Estamos além do moderno.
No pós-moderno, onde está a novidade? Qual a novidade?
Não, não. Não estamos além do moderno. Já é um milagre estarmos nos
mantendo na modernidade. Temos andado para trás. A modernidade
implica uma ampliação de diálogo. O moderno significa abrir-se à
compreensão do outro. Uma arte que seja mais abrangente, e que isto
não se limite a uma pecha meramente estatística. Creio que o
Surrealismo acima dos ismos de quermesse imprime o grande sentido de
modernidade, na medida em que recusa toda forma de catalogação. No
entanto, a amplidão proposta pela modernidade desandou em um
desnorteamento, coincidindo com uma série de outras quedas de
valores no decorrer desta fatia final do século. Não há uma novidade
propriamente dita, no sentido corrosivo em que este termo se encaixa
hoje. As verdadeiras novidades não se anunciam. Elas vão se dando
bem além de nossa conta. Quando leio um poeta como o irlandês Seamus
Heaney, vejo ali uma modernidade fundada justamente no diálogo que
mantém com a tradição, no caso a literatura celta. É preciso
entender que a modernidade não é um caderno de receitas. Não vamos
alcançá-la recortando o verso segundo orientações terceiras. O
moderno será o reflexo de nosso diálogo com o mundo. Não há
novidade. Nunca houve novidade. O que há são desdobramentos e não
são visceralmente o cerne da questão.
O que mais lhe agrada em um poema?
Semanas atrás, quando estava em São Paulo, fui ver a estréia do
filme Kenoma, de Elianne Caffé. Saí dali irritado pelo fato de que
apenas uma das partes havia funcionado. É excepcional ver como o
ator José Dumont extrai leite das pedras. O mesmo se dá na encenação
de Jeromy Irons na versão cinematográfica de Adrien Lyne para o
romance Lolita de Nabokov. Não há soma, não há abrangência de
recursos. Aspectos como roteiro ou definição de personas, isto nos
parece não ir além de uma falácia ordinária. No entanto, não se pode
sair de uma sessão de cinema dizendo “oh que maravilhosa
fotografia”, como uns hippies abestados ecoavam ao final dos anos
70. Se leio um poema e tenho a impressão que a ausência de José
Dumont ou de Jeromy Irons pode liquidar com seu valor aparentemente
intrínseco, então não estou lendo nada. Não se trata de uma
demagogia da forma, mas antes de uma essencialidade de valores
constitutivos de uma expressão artística. Então o que me agrada em
um poema é sua completude, sua ousadia por abranger, a só tempo, as
inúmeras estações de que é feito.
Qual o papel do ensaísta para a literatura?

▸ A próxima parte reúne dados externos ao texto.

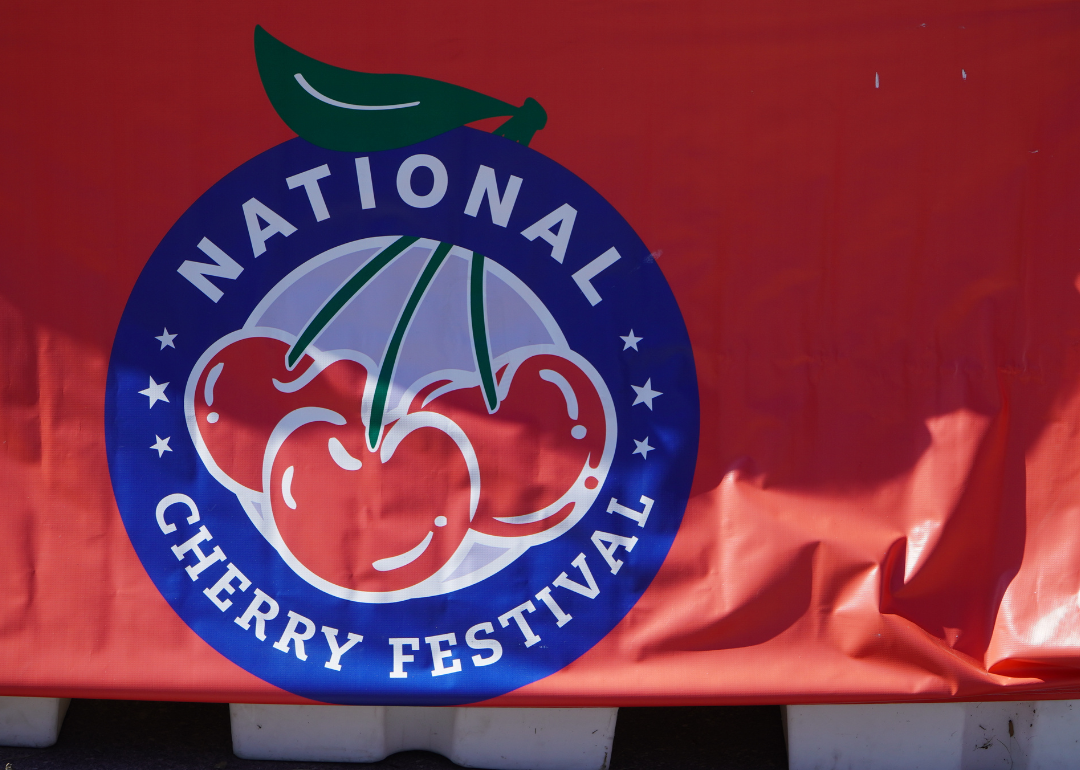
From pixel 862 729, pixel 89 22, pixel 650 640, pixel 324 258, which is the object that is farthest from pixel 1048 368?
pixel 89 22

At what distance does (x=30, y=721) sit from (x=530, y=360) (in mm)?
1612

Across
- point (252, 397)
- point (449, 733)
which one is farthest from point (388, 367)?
point (449, 733)

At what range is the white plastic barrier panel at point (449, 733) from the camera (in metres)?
1.98

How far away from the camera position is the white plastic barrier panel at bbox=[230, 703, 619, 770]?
6.50 feet

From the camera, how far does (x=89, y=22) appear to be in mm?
1895

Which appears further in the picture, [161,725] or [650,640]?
[161,725]

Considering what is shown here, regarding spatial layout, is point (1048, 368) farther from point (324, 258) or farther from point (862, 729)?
point (324, 258)

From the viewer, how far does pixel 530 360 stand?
6.27 feet

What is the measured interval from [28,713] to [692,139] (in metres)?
2.23

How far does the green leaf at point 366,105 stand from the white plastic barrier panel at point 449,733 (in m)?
1.42

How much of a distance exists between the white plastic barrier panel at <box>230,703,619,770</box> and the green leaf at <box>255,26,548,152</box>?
1421mm

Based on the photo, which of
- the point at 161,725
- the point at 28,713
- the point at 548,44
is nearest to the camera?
the point at 548,44

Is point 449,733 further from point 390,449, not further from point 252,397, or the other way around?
point 252,397

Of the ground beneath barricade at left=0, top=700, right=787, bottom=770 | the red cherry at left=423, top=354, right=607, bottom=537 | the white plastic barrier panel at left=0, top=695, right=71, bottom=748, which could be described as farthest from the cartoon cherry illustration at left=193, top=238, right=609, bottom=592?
the white plastic barrier panel at left=0, top=695, right=71, bottom=748
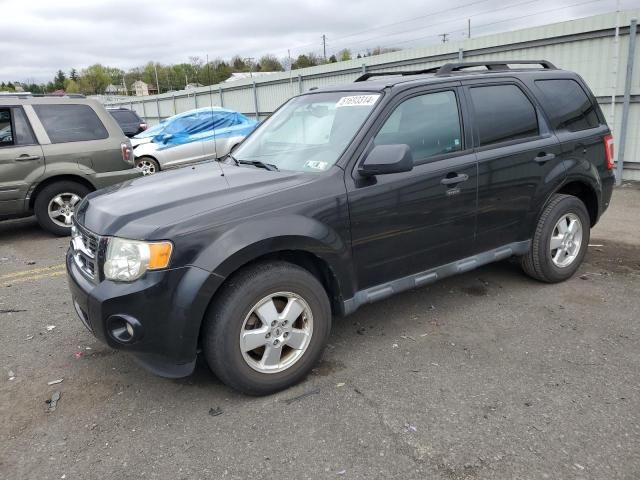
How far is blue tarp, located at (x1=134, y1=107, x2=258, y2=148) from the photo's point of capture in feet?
40.5

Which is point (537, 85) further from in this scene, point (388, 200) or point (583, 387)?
point (583, 387)

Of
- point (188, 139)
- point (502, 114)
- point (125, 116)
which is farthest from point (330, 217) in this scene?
point (125, 116)

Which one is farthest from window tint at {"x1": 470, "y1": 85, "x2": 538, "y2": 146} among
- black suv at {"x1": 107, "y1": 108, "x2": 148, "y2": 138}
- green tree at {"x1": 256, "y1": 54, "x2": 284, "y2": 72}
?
green tree at {"x1": 256, "y1": 54, "x2": 284, "y2": 72}

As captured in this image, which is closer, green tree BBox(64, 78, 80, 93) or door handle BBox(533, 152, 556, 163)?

Suponho que indagues pela função da crítica. Neste sentido, prefiro
valer-me do que já havia dito em um artigo meu justamente sobre a
crítica literária no Brasil, publicado no jornal O Povo (15/03/98).
Assim começava aquele texto: “Disse Heine que o historiador é aquele
que profetiza o que já aconteceu. Borges nos lembra que é desta
difícil arte de adivinhar o passado que surgem as histórias da
literatura. A estimativa do valor de uma obra não pressupõe um
equívoco. O crítico espanhol Jorge Rodríguez Padrón refere-se à
revelação de uma ‘quietude sacramental’ que centraliza toda
inquietude da escritura poética como sendo o ‘ofício sagrado’ da
crítica. Ou seja, não uma crítica que domine (detenha) o sentido de
uma obra, mas que o habite, que se permita fazer parte dele. Não há
a determinação do sentido e sim sua celebração. A crítica literária
não pode aspirar a ser uma sentença. Trata-se, a bem da verdade, de
um exercício de perplexidades. O crítico tem que descobrir a mesma
trilha singular do objeto de sua crítica. Seguir as pistas,
investigar idéias, formas, técnicas. Em última instância,
estabelecer um diálogo com o texto.” Eis o que penso.